06/03/2020

A couple of years ago, the rules on what happened to any surplus in the Local Government Pension Scheme (LGPS) were changed.

If an employer is admitted to the LGPS, it runs the risk at the end of that admission of having to pay an exit debt. If the assets of its admission are less than the cost of providing pension benefits when it ends its admission to the Scheme, this becomes a debt that the employer must pay immediately.

But what happens if the admission is in surplus when it ends?

Unlike in most private pension schemes, the LGPS fund was entitled to retain any surplus for its own use. So admitted employers ran the risk of having to pay off any deficit, but did not stand to benefit from any surplus.

In 2018, the regulations governing LGPS were changed so that if there was a surplus, then the employer received it as an ‘exit credit’. This seemed perfectly fair – after all, if the employer had to pay any debt on exit, why shouldn’t it benefit from a surplus?

The problem was that in most cases, the employer wasn’t running that risk. It has become standard practice in outsourcings and similar projects for the employer for another party, often a public sector body, to agree that it will pay off any debt. That’s fine too – it meant contractors had certainty as to their risks, and could price their contracts at a lower rate because they weren’t having to factor in paying an exit debt.

As a result, it meant that with the 2018 change, employers stood to gain from any credit without carrying the risk of paying an exit debt at all. And that wasn’t fair either. The public body who carried the risk could not benefit from any surplus, unless there was a separate agreement requiring the contractor to pay over any credit. And these were rare – the change wasn’t expected much in advance of it coming into force, and most commercial agreement assumed that the old rules on surplus would apply, without the chance the contractor could benefit.

Because of the response to the 2018 changes, early last year, the Government consulted on a change to the exit credit process. It’s now just responded, confirming that it will make changes.

The exit credit will still exist, and that seems sensible. There are clearly going to be cases where it is fair and right that a contractor should receive a payment. After all, it has paid into the LGPS over in some cases many years.

The big difference is that it will not be automatic. From 20 March 2020, each LGPS fund will have the discretion to pay an exit credit to an employer. But if it thinks it is fair not to do so, it can withhold that payment.

This gives the ability to prevent an employer from benefitting when someone else would have had to have paid any exit debt. This seems to us to be a sensible approach.
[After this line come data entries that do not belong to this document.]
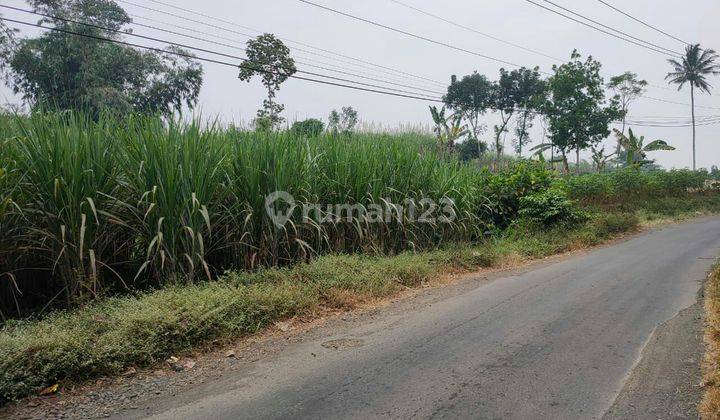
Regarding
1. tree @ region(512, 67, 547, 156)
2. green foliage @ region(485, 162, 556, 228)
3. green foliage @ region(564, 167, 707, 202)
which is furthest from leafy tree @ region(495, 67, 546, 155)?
green foliage @ region(485, 162, 556, 228)

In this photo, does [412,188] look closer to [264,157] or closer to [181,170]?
[264,157]

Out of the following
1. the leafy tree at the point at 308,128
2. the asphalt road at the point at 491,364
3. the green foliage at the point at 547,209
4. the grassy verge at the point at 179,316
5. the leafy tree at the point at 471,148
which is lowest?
the asphalt road at the point at 491,364

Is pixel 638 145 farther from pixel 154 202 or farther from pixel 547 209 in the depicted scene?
pixel 154 202

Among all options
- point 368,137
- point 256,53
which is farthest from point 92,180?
point 256,53

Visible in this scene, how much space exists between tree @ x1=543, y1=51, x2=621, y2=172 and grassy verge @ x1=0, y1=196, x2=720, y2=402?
2676 cm

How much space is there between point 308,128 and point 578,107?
27303 mm

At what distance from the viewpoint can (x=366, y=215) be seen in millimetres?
8320

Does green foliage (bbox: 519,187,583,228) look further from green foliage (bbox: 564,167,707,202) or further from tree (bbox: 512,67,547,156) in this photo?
tree (bbox: 512,67,547,156)

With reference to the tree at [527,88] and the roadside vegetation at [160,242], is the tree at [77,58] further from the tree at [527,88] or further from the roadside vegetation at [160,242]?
the tree at [527,88]

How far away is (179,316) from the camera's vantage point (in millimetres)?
4559

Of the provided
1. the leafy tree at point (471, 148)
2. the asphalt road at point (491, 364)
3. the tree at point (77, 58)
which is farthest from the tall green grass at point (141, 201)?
the leafy tree at point (471, 148)

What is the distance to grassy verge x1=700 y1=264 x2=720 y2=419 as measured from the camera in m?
3.39

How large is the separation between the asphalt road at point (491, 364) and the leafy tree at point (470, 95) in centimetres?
Result: 3545

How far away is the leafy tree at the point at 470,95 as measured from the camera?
40.2m
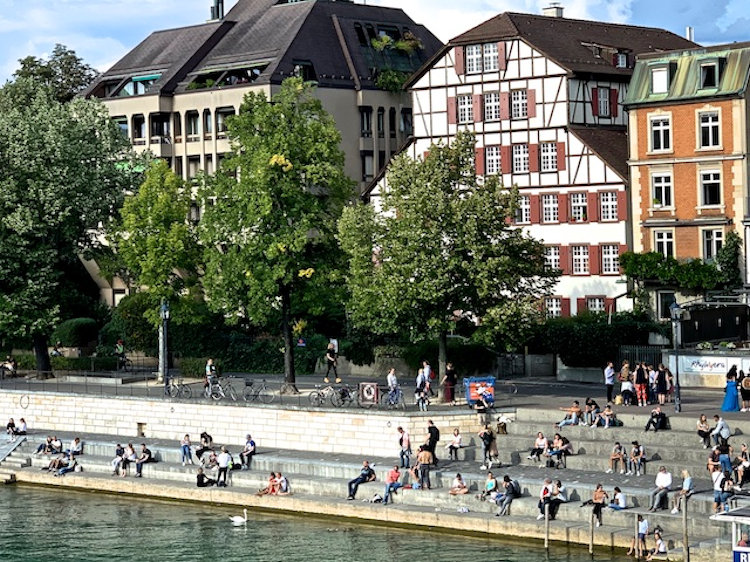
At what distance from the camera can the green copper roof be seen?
72.5 meters

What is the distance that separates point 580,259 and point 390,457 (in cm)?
2392

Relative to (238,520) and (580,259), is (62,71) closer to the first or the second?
(580,259)

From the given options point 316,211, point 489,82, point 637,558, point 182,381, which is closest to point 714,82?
point 489,82

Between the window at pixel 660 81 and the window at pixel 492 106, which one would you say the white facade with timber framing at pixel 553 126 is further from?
Answer: the window at pixel 660 81

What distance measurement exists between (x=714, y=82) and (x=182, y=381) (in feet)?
91.0

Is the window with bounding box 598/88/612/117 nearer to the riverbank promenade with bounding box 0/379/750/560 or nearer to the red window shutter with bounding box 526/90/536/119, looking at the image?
the red window shutter with bounding box 526/90/536/119

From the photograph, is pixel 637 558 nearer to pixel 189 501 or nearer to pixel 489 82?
pixel 189 501

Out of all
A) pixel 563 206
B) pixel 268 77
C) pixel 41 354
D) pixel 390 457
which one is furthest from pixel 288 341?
pixel 268 77

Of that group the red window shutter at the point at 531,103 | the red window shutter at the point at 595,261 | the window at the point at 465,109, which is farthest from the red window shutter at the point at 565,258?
the window at the point at 465,109

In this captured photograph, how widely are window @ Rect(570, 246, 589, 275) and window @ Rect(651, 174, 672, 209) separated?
5.25 metres

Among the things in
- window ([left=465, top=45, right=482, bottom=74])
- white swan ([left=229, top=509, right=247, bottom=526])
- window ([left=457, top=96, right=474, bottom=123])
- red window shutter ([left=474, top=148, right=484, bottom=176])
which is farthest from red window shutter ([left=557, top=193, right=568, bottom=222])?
white swan ([left=229, top=509, right=247, bottom=526])

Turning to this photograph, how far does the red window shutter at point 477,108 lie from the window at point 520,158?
2.54 m

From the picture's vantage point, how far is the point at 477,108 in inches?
3238

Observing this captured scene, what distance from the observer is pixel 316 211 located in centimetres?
6556
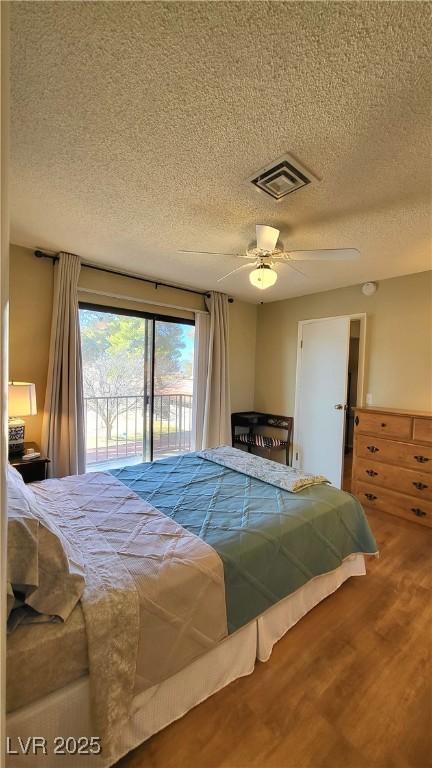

We still recommend that where any public sector body is offering support to a commercial entity in respect of LGPS admission and exit risk, you still include a provision requiring the employer to pay any exit credit they receive to the public sector body. That means that if the LGPS fund does decide to pay a credit (and such a mechanism might encourage it to do so), then the public sector body still benefits in proportion to the risk it has borne.

LGPS funds’ use of the discretion could still be challenged, so we’ll need to see if any guidance, or lessons from experience, develops.